A new report released by the World Gold Council (WGC), authored by Ray Jia, Head of Research for Asia Pacific (ex-India) and Deputy Head of Trade Engagement (China), showed that China's gold market delivered mixed performance during the first half of 2026, as weaker prices and soft physical demand in June contrasted with continued institutional investment and steady central bank purchases that provided longer-term support.
According to the report, June marked a turning point for the gold market, with the sharp decline during the month erasing gains accumulated earlier in the year. As a result, gold ended the first half of 2026 down approximately 8% in US dollar terms and 10% in Chinese yuan, marking its first semi-annual decline since 2021.

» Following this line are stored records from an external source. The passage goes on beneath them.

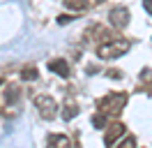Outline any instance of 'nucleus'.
<instances>
[{
    "instance_id": "nucleus-1",
    "label": "nucleus",
    "mask_w": 152,
    "mask_h": 148,
    "mask_svg": "<svg viewBox=\"0 0 152 148\" xmlns=\"http://www.w3.org/2000/svg\"><path fill=\"white\" fill-rule=\"evenodd\" d=\"M127 104V92H108L97 102V111H102L106 116H118Z\"/></svg>"
},
{
    "instance_id": "nucleus-2",
    "label": "nucleus",
    "mask_w": 152,
    "mask_h": 148,
    "mask_svg": "<svg viewBox=\"0 0 152 148\" xmlns=\"http://www.w3.org/2000/svg\"><path fill=\"white\" fill-rule=\"evenodd\" d=\"M129 49H132V42H129V39H108V42L97 46V56H99L102 60L120 58V56H124Z\"/></svg>"
},
{
    "instance_id": "nucleus-3",
    "label": "nucleus",
    "mask_w": 152,
    "mask_h": 148,
    "mask_svg": "<svg viewBox=\"0 0 152 148\" xmlns=\"http://www.w3.org/2000/svg\"><path fill=\"white\" fill-rule=\"evenodd\" d=\"M35 107H37L39 116L44 120H53L58 116V102L53 97H48V95H37L35 97Z\"/></svg>"
},
{
    "instance_id": "nucleus-4",
    "label": "nucleus",
    "mask_w": 152,
    "mask_h": 148,
    "mask_svg": "<svg viewBox=\"0 0 152 148\" xmlns=\"http://www.w3.org/2000/svg\"><path fill=\"white\" fill-rule=\"evenodd\" d=\"M129 18H132V16H129V9L120 5V7H113V9H111V14H108V23L120 30V28H127V26H129Z\"/></svg>"
},
{
    "instance_id": "nucleus-5",
    "label": "nucleus",
    "mask_w": 152,
    "mask_h": 148,
    "mask_svg": "<svg viewBox=\"0 0 152 148\" xmlns=\"http://www.w3.org/2000/svg\"><path fill=\"white\" fill-rule=\"evenodd\" d=\"M19 97H21V90L14 83H7L5 90H0V107H12V104H16Z\"/></svg>"
},
{
    "instance_id": "nucleus-6",
    "label": "nucleus",
    "mask_w": 152,
    "mask_h": 148,
    "mask_svg": "<svg viewBox=\"0 0 152 148\" xmlns=\"http://www.w3.org/2000/svg\"><path fill=\"white\" fill-rule=\"evenodd\" d=\"M106 132H104V144L106 146H113V144H118V139L124 134V125L122 123H113V125H106Z\"/></svg>"
},
{
    "instance_id": "nucleus-7",
    "label": "nucleus",
    "mask_w": 152,
    "mask_h": 148,
    "mask_svg": "<svg viewBox=\"0 0 152 148\" xmlns=\"http://www.w3.org/2000/svg\"><path fill=\"white\" fill-rule=\"evenodd\" d=\"M48 70H51L53 74H58V76H62V79L69 76V65H67V60H62V58L51 60V63H48Z\"/></svg>"
},
{
    "instance_id": "nucleus-8",
    "label": "nucleus",
    "mask_w": 152,
    "mask_h": 148,
    "mask_svg": "<svg viewBox=\"0 0 152 148\" xmlns=\"http://www.w3.org/2000/svg\"><path fill=\"white\" fill-rule=\"evenodd\" d=\"M60 113H62V118H65V120H72L76 113H78V104H76V102L69 97V100L62 104V111H60Z\"/></svg>"
},
{
    "instance_id": "nucleus-9",
    "label": "nucleus",
    "mask_w": 152,
    "mask_h": 148,
    "mask_svg": "<svg viewBox=\"0 0 152 148\" xmlns=\"http://www.w3.org/2000/svg\"><path fill=\"white\" fill-rule=\"evenodd\" d=\"M46 144H48V146H60V148H67V146H72V139L65 137V134H48Z\"/></svg>"
},
{
    "instance_id": "nucleus-10",
    "label": "nucleus",
    "mask_w": 152,
    "mask_h": 148,
    "mask_svg": "<svg viewBox=\"0 0 152 148\" xmlns=\"http://www.w3.org/2000/svg\"><path fill=\"white\" fill-rule=\"evenodd\" d=\"M90 5V0H65V7L72 9V12H81Z\"/></svg>"
},
{
    "instance_id": "nucleus-11",
    "label": "nucleus",
    "mask_w": 152,
    "mask_h": 148,
    "mask_svg": "<svg viewBox=\"0 0 152 148\" xmlns=\"http://www.w3.org/2000/svg\"><path fill=\"white\" fill-rule=\"evenodd\" d=\"M106 123H108V116H106V113H102V111H97L95 116H92V125H95V127L104 130V127H106Z\"/></svg>"
},
{
    "instance_id": "nucleus-12",
    "label": "nucleus",
    "mask_w": 152,
    "mask_h": 148,
    "mask_svg": "<svg viewBox=\"0 0 152 148\" xmlns=\"http://www.w3.org/2000/svg\"><path fill=\"white\" fill-rule=\"evenodd\" d=\"M37 76H39V72L35 70V67H26V70L21 72V79H23V81H35Z\"/></svg>"
},
{
    "instance_id": "nucleus-13",
    "label": "nucleus",
    "mask_w": 152,
    "mask_h": 148,
    "mask_svg": "<svg viewBox=\"0 0 152 148\" xmlns=\"http://www.w3.org/2000/svg\"><path fill=\"white\" fill-rule=\"evenodd\" d=\"M134 146H136V137H127L124 141H120L118 148H134Z\"/></svg>"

The report attributed the weakness primarily to the Federal Reserve's hawkish monetary policy stance, which strengthened the US dollar and pushed real bond yields higher. These developments prompted investors to reduce their exposure to gold while options market positioning turned increasingly bearish, adding further pressure on prices.
Despite the decline, the World Gold Council noted that Chinese gold exchange-traded funds (ETFs) continued to post strong performance during the first half of the year. Net inflows reached RMB40 billion (US$5.6 billion), making it the second-strongest first half on record, while total holdings increased by 29 tonnes compared with the beginning of the year.
June alone, however, recorded the largest monthly outflow ever from Chinese gold ETFs, with investors withdrawing approximately RMB15 billion (US$2.2 billion). Combined with falling gold prices and growing investor interest in China's equity market, total assets under management declined to RMB243 billion (US$36 billion), while ETF holdings fell to 277 tonnes.
In the derivatives market, average daily trading volumes of gold futures on the Shanghai Futures Exchange (SHFE) rose to 305 tonnes per day in June. Although below the 2025 average, trading activity remained comfortably above the five-year average, indicating continued demand for hedging against market volatility.
Physical demand showed modest improvement during June as gold withdrawals from the Shanghai Gold Exchange (SGE) increased 36% month-on-month to 87 tonnes, supported by supply-chain restocking and stronger buying of gold bars and coins as retail investors took advantage of lower prices.
Nevertheless, the report stressed that the recovery was insufficient to change the broader picture. Total SGE withdrawals reached 598 tonnes during the first half of the year, down 12% year-on-year and 27% below the ten-year average, reflecting continued weakness in the jewellery sector.
Meanwhile, the People's Bank of China (PBoC) continued to expand its official gold reserves, purchasing 15 tonnes in June—the largest monthly addition since October 2023. China's official gold holdings consequently rose to 2,346 tonnes, representing approximately 8% of the country's total foreign exchange reserves.
The World Gold Council noted that the June purchase brought the PBoC's total gold acquisitions during the first half of 2026 to 40 tonnes, while cumulative purchases over the past 20 consecutive months reached 82 tonnes, extending the longest uninterrupted buying streak in the central bank's history.
The report also showed that China imported 151 tonnes of gold in May, slightly lower than in April due to softer domestic demand. However, imports remained well above year-earlier levels, supported by positive local gold price premiums that continued to encourage imports.
Looking ahead, the World Gold Council expects gold jewellery demand to remain subdued during the seasonal off-peak period. However, stabilising gold prices could provide gradual support to consumer demand, while investment demand will continue to depend on the direction of gold prices and the performance of China's equity markets. Continued purchases by the People's Bank of China are expected to remain one of the key long-term pillars supporting the country's gold market.